Current projections show it is on target to achieve only £6.3 million of those with £7.45 million worth unlikely to come forward in the social care and support and children and families areas.
Within the £26 million, £5.8 million more is expected to be required to fulfil the council’s obligation to find care placements – in its own homes or in private provision – for children that need to be looked after, including “high-cost, wrap-around extra care packages” that can cost up to £30,000 per week for one child.
Such placements have been on the council’s agenda for some time with extra capacity being built within the county’s own provision to bring down costs in the long term, although this is adding an extra £1.178 million pressure this year in pre and post-opening costs. There is also a £4.2 million projected overspend on staff to help deal with rising demand.
Older people’s services are set to require another £9.7 million due to the level of needs some service users have and the volume of demand coming forward.
Overall, the council’s service areas are expected to spend £35.8 million more than planned this year, and while bigger-than-expected government grants and capital savings help to cover off all bar £883,000 this year, deputy leader and portfolio holder for finance Councillor Peter Butlin (Con, Admirals & Cawston) admitted there was a lot of work to do to head off long-term problems.
He highlighted a new £2.6 million gap in High Needs Block funding for education “mainly due to increased demand for SEND (special educational needs and disabilities provision) across a range of areas” and a £2.8 million shortfall in funding for home-to-school transport.
“Home-to-school transport has already been recognised as a problem for us and we have a cross-party budget working group that is trying to identify ways of trying to hold down that budget but there is still increased demand," he said.
There is also an added pressure of £1.65 million on energy costs.
Cllr Butlin explained: “We have been in an advantageous position over the past two years when the price was going up because we had forward bought and the prices held.

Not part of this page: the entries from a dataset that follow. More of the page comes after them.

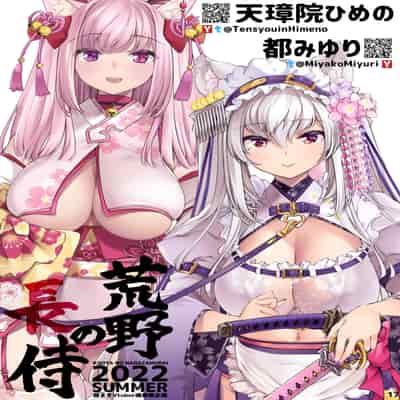 [Fujiya Honten (Thomas)] Anata o Daisuki Nagachichi-chan wa Tsuuchi de Soku Ana Nebaneba Junbi 超喜歡你的長乳醬收到回覆就馬上弄濕小穴準備交歡 [Chinese] [天帝哥個人漢化] [Digital]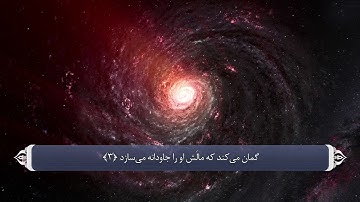 104 سوره همزه به زبان فارسی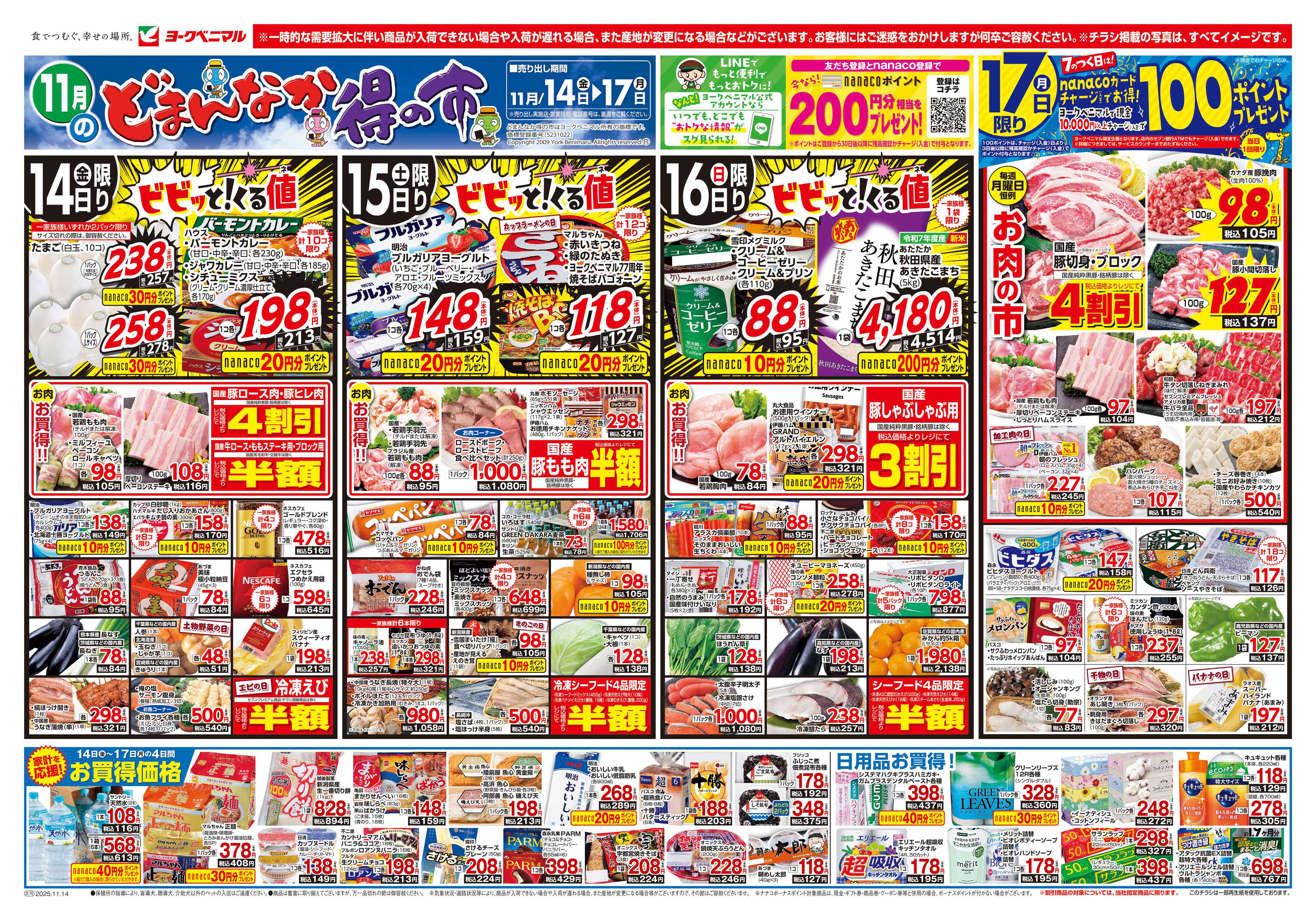 ヨークベニマル 11/14号チラシ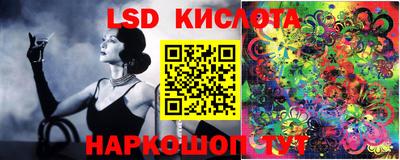 бутик Жуковский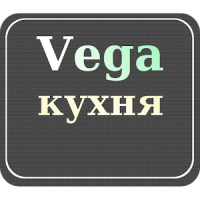 Vega Кухня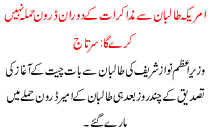 U.s. Will Not Drone Attacks During Talks With The Taliban Sartaj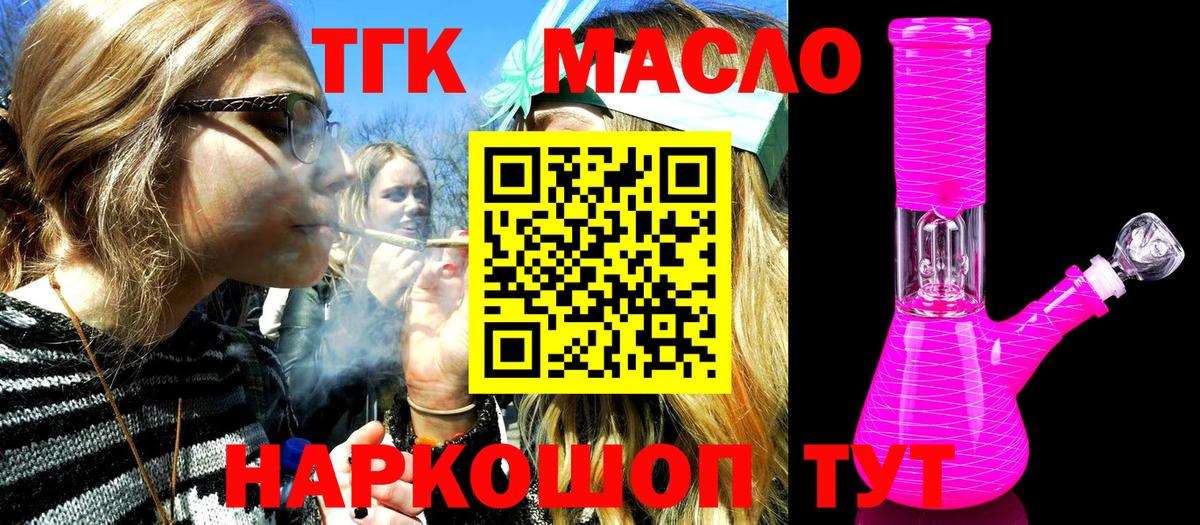 Лесной  ТГК вейп с тгк  Вход с VPN 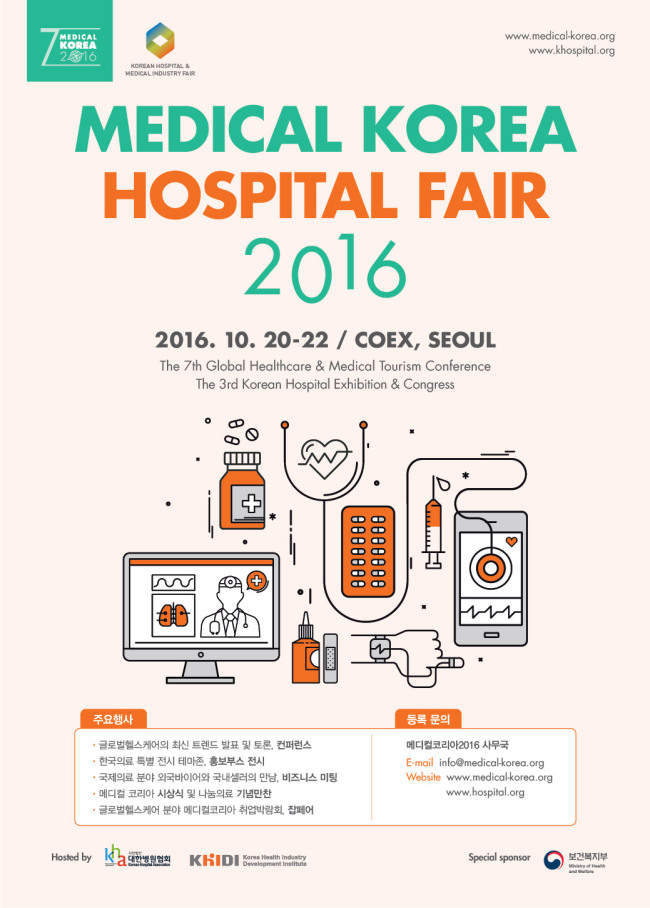 Promotional poster for Medical Korea & K-Hospial Fair 2016. KHIDI
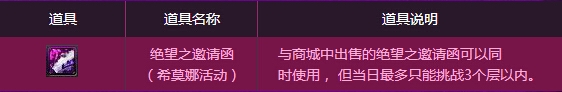 《DNF》西莫娜的祝福活動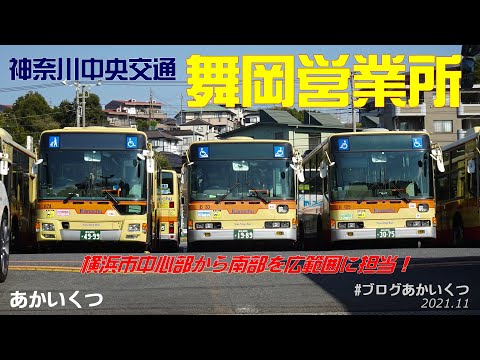 神奈川中央交通】舞岡営業所2021～横浜市中心部から南部と広範囲にん用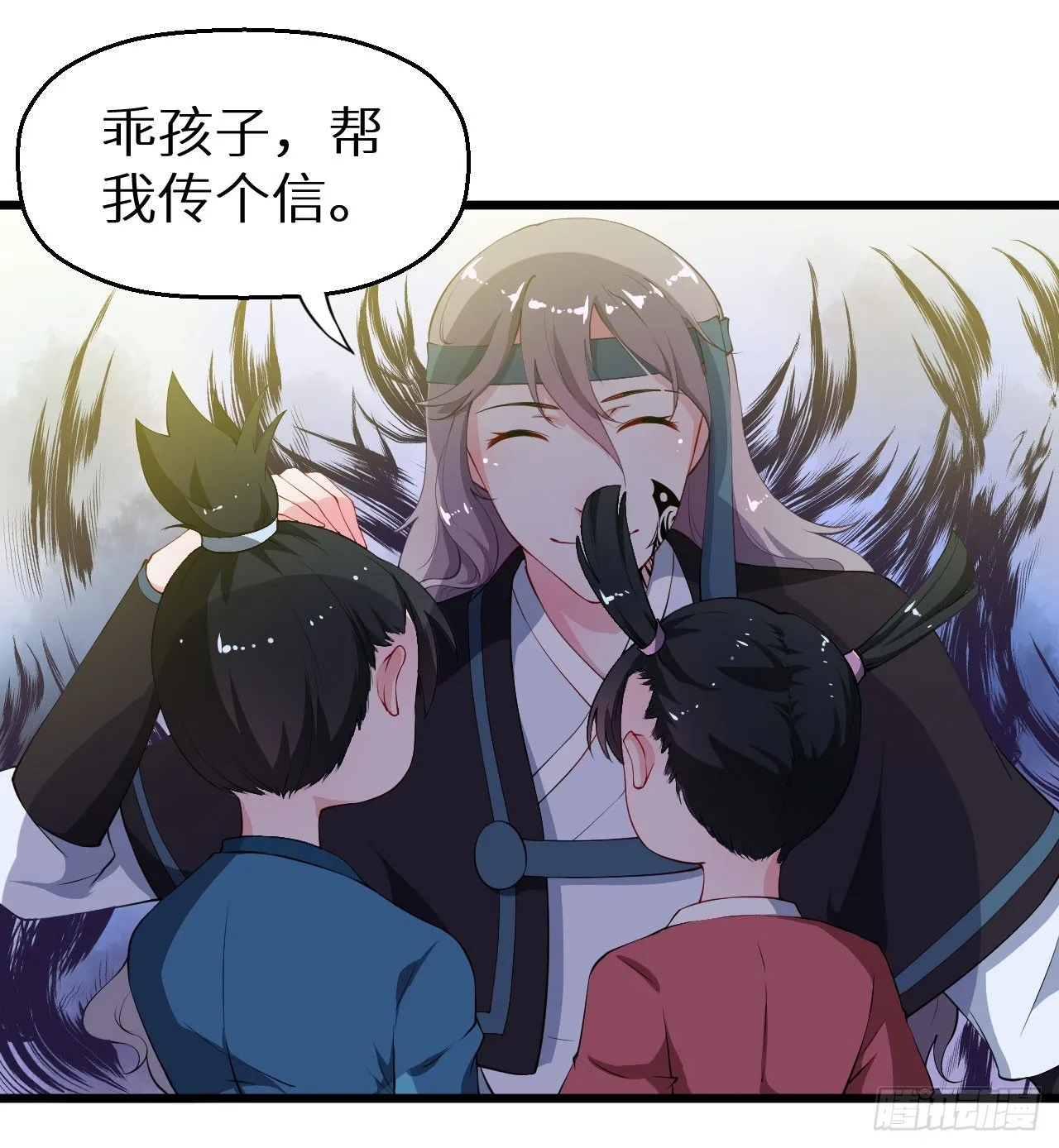 035转世之魂 第10页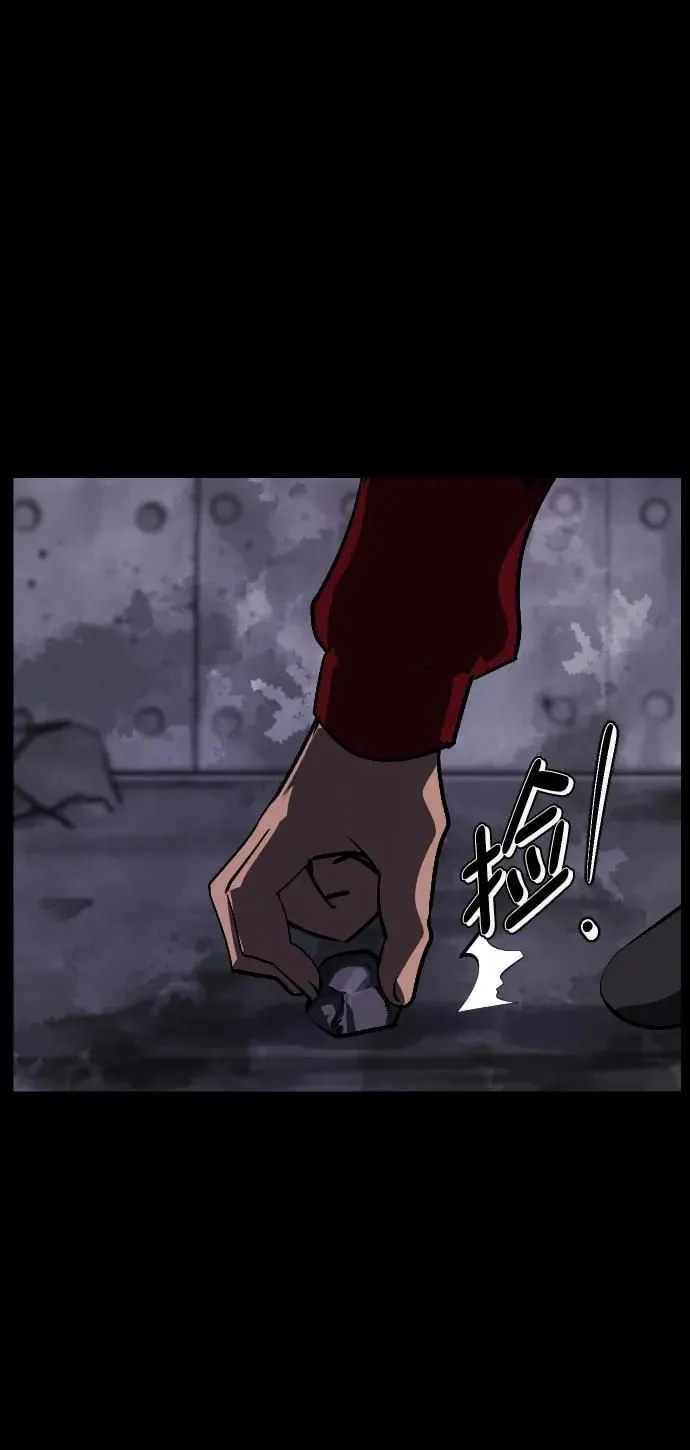 [第289话] 曾是三流漫画作家的我，在异世界是S级驱魔师_!（3） 第9页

“Unfortunately, we have now come to the end of those contracts and new prices are having an impact on our budgets so we are going to see an increase, particularly with gas.
“I have had further discussions with our suppliers and they are saying they are managing to forward buy gas so, while we will see a small spike over these next 12 months, hopefully things will settle back down again and we will see reduced energy costs later on.
"That is the only bright spot that I can report at the moment.”
On the overall picture, Cllr Butlin later warned: “If this is a trend that takes place across the next five years of our medium term financial strategy, we are going to have to make some tough decisions.”
However, he concluded that the “precautionary note” would inform the work that directors and senior managers at the county must do to highlight potential savings, adding that the council always “plans for the worst and hopes for the best”.
Leader Councillor Izzi Seccombe OBE (Con, Stour and the Vale) added: “This is the first quarter report and at this time of year there is always a degree of variance.
“We know where are going with it and as much as anything else, this is a shared understanding of the position we are in and how we as a cabinet team and corporate board leadership team can work together to resolve the problems.
“We have many months ahead of us to do that. It is always quite a way apart at this point in time but the underlying issue is the awareness for us as a leadership team – and I talk about that in the broadest sense – that this is a corporate responsibility.
“It is not individual to departments, it never will be, and we work at this together as we always have done.
"The main thing for me is that awareness.”